Он брезгливо потянул носом ацетоновый букет, расплатился, сел за круглый столик у окна. Нацарапал на бежевой салфетке полученный абзац.
– Что, стихи прут? – спросила барменша.
– Откровение, – отмахнулся он.
– Ооооо! – протянула, выпучив сильно подведённые глаза. – Нормально, чо уж, – она не спеша принялась надраивать сияющую стойку, изредка качая головой. К ней всякие хаживали: и старики и бандиты, но вот таких она жалела, как убогих. Мечутся, терзаются, в глазах – лучше не заглядывать, а потом пропадают невесть куда. И всё.
Сегодня он так и остался единственным посетителем. Строчки больше не шли. Допив, взял ещё. И ещё. И ещё. Стены перестали давить, мир втянул шипы и колючки, даже Туман, казалось, чуть разошёлся. Но то, зачем он вышел из дома, не случилось.
Он ждал, чувствовал, что вот-вот совершится нечто такое, что коренным образом переменит всю его жизнь. Но день за днём не происходило ничего.
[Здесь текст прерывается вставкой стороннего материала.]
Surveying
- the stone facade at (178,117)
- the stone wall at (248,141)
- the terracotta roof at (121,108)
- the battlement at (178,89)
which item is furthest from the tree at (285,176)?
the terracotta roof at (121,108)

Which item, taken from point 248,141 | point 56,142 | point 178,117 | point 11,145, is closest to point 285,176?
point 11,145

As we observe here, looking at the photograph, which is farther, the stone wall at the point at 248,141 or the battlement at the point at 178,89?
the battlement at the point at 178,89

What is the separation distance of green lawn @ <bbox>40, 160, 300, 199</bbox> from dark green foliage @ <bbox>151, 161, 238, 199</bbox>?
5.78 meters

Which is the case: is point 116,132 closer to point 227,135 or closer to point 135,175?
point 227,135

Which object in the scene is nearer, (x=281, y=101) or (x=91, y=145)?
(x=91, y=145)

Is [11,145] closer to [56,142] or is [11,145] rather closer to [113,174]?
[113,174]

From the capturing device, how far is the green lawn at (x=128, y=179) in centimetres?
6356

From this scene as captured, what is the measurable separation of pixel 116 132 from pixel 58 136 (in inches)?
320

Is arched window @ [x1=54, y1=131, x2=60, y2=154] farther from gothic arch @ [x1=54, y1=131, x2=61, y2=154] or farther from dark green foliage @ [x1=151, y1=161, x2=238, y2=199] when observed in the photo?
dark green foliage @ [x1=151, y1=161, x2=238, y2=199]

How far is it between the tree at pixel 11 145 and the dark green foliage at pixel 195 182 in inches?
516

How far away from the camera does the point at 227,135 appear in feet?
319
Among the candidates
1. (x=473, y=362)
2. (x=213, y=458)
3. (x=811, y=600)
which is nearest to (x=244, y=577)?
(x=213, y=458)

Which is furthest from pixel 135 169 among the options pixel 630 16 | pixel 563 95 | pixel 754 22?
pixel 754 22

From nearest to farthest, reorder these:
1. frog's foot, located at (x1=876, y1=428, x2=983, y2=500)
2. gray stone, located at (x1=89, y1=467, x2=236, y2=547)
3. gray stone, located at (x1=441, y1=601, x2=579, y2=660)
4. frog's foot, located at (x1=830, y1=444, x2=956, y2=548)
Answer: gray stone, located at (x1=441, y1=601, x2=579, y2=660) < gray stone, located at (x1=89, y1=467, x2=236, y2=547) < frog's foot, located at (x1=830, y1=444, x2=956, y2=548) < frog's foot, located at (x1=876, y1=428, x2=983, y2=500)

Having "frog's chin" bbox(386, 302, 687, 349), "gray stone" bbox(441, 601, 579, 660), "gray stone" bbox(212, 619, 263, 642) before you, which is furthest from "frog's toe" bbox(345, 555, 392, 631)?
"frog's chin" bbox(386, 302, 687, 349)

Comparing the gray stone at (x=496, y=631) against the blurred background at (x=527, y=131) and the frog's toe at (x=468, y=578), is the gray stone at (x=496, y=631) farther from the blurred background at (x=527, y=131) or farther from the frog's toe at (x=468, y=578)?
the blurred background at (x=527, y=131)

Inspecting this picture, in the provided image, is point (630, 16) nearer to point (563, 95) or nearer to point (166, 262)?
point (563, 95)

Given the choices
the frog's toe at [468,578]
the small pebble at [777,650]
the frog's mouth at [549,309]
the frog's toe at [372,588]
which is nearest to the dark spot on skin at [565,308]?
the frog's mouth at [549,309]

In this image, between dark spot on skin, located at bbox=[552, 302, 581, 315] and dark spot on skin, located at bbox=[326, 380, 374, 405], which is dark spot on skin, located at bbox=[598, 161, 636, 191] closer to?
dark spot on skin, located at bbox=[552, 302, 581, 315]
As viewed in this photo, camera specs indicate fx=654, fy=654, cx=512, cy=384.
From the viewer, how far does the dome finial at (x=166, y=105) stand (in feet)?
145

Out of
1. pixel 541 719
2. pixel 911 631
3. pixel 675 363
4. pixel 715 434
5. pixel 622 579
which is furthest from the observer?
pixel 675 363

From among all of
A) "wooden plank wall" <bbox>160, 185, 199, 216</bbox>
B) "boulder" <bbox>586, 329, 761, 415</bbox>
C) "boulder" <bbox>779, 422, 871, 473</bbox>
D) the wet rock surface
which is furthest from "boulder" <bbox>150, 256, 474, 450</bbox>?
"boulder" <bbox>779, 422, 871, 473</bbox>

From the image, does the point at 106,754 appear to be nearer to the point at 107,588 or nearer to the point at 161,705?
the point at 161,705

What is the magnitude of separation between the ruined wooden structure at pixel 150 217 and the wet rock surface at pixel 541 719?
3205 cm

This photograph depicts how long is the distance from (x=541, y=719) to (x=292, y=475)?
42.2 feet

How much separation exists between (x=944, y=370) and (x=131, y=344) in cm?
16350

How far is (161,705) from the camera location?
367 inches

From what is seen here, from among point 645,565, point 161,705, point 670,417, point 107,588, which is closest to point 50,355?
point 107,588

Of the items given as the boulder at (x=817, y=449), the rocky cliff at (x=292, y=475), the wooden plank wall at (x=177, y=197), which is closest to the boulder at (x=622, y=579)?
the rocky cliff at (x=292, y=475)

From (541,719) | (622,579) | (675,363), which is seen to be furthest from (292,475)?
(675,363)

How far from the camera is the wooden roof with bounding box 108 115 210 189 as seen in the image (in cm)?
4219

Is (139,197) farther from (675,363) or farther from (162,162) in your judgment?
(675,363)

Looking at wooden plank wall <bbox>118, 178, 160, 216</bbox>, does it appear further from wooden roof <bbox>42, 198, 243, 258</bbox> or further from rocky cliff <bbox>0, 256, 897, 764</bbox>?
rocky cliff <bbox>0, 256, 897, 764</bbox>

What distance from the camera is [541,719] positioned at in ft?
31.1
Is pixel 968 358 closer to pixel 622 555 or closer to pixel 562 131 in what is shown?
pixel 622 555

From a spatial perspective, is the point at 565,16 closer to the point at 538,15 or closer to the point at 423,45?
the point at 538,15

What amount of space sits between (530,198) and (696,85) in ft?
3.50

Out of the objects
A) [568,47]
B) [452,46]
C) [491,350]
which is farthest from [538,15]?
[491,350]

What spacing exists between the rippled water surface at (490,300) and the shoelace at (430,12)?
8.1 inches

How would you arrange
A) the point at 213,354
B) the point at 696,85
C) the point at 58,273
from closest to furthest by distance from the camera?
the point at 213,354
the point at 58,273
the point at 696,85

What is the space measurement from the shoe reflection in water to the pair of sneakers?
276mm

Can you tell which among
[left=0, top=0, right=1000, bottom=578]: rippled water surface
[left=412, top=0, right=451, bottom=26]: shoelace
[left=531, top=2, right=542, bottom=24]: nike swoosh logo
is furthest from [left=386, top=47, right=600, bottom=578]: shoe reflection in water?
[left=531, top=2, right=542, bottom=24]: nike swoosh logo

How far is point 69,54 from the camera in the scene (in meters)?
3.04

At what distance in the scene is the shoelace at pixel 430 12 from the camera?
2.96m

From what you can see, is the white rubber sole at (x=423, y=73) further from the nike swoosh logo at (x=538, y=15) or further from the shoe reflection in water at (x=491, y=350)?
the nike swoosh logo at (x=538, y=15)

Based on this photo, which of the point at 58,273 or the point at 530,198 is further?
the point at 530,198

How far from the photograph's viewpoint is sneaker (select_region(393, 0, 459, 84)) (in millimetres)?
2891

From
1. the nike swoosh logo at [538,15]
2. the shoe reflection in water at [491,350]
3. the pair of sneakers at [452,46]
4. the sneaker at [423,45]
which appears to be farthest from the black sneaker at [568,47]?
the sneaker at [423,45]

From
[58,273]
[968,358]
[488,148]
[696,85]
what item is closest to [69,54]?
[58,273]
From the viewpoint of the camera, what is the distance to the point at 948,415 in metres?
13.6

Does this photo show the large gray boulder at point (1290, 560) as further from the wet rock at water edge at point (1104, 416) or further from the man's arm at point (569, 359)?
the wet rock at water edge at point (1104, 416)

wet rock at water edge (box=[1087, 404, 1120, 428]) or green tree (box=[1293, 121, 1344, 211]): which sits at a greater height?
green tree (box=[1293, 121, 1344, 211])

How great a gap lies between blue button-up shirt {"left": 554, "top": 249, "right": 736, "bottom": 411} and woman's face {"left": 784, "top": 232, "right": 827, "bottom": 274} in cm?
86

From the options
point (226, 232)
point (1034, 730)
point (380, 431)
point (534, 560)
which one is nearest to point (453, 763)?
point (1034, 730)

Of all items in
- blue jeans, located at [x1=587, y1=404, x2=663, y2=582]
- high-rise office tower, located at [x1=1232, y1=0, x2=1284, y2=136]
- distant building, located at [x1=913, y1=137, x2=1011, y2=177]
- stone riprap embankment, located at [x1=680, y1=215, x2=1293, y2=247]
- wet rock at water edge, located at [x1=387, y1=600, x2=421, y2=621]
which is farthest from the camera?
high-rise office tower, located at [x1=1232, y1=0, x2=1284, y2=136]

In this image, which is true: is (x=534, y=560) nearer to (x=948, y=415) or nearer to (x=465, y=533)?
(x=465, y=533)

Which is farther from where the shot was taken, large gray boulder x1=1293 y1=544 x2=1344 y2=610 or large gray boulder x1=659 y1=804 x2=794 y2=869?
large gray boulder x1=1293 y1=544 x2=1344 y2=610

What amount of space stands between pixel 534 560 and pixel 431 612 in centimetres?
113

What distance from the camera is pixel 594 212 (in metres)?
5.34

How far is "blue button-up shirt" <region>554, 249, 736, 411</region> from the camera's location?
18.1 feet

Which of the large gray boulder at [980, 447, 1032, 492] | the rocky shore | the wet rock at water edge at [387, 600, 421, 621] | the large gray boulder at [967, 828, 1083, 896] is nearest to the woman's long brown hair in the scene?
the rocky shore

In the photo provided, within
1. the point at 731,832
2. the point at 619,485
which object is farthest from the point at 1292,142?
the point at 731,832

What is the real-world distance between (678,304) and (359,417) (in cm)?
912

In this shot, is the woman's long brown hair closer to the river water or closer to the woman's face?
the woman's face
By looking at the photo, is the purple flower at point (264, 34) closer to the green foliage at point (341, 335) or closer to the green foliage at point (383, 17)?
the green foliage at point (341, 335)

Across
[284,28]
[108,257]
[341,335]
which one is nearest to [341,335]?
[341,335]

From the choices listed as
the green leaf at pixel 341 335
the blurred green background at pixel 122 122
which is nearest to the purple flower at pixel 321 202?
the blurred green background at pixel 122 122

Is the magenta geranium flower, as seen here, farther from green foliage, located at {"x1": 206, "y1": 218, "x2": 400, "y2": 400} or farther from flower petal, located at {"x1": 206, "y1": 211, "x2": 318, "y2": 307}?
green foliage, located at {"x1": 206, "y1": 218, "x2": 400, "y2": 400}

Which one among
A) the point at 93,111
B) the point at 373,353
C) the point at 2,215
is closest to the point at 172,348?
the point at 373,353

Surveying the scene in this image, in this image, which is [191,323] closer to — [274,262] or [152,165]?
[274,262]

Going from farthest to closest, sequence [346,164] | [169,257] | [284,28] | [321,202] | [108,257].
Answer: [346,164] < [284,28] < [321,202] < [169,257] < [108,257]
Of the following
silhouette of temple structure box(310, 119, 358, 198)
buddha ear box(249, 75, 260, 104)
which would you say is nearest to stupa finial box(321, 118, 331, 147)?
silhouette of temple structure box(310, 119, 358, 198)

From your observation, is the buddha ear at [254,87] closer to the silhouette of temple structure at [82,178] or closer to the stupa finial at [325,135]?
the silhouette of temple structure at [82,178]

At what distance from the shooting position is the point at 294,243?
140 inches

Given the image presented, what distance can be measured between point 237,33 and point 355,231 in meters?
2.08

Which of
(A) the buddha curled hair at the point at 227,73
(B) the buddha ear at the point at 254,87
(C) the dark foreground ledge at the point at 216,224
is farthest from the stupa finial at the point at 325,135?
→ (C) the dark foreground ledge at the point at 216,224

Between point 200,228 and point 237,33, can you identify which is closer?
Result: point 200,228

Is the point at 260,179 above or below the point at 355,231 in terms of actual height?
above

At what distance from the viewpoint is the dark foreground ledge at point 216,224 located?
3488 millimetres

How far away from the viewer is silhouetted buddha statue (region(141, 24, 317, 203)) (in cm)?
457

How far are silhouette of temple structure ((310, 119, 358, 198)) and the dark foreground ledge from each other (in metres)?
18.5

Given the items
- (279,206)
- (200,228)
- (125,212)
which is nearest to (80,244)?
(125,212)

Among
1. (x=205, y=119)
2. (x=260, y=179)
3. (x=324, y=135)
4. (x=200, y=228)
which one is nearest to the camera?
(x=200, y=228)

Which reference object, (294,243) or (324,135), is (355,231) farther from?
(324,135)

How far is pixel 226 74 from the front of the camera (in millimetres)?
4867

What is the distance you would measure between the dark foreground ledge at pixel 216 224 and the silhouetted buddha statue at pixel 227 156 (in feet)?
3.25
Бурлящие малахитовые волны появляются одна за другой, пока не заполняют весь океан, мчащийся под ним. Холодный хлёсткий ветер срывает грязную крупную пену с лошадиных гребней совсем рядом, бросает в горящее обветренное лицо солёные брызги. Всё нарастающая скорость ломает предел, и тогда нефритовый океан уходит вниз, под окоченевшие до белизны алебастра босые ноги, отдаляется, а айвазовские валы становятся, как рябь на весенних лужах, вокруг струится и тонко поёт воздух. Иссиня-фиолетовое небо до самого горизонта затянуто рваными багровыми облаками, а африканское солнце поджигает край океана. Мир начинает вращаться, сначала медленно, затем всё ускоряясь, пока центробежная сила не вышвыривает вон, за его границу, расплющивая о древнюю кладку выщербленной кирпичной стены, хрустнувшей терракотой о сломанный клык, продавливает сквозь неё туда, где себя уже не найти. Спустя мгновение, вокруг уже белые сыпучие пески и жара. Раскалённое обезумевшим Гефестом Небо плавит бесплодную Землю, не даёт вдохнуть. Прочь, в сырой песок, в прохладную тьму, где пахнет плесенью, морёным дубом и старым портвейном из Вила-Нова-де-Гайи. Бочком, сквозь замшелые стены – на простор, в дождь. Здесь грохочет шторм, разбивая тонны зашедшейся в ярости воды об острые бивни прибрежных скал. Колючий ветер налетает со всех сторон, свистит и завывает, глушит вопли мечущихся в вышине чаек. Маяк режет тьму кровавым лучом.
И звон.
Чёрный открыл глаза, но звон не исчез, напротив, он стал громче и отвратительнее. Кто-то настойчиво жал на кнопку звонка, прихотливо варьируя ритм и скорость.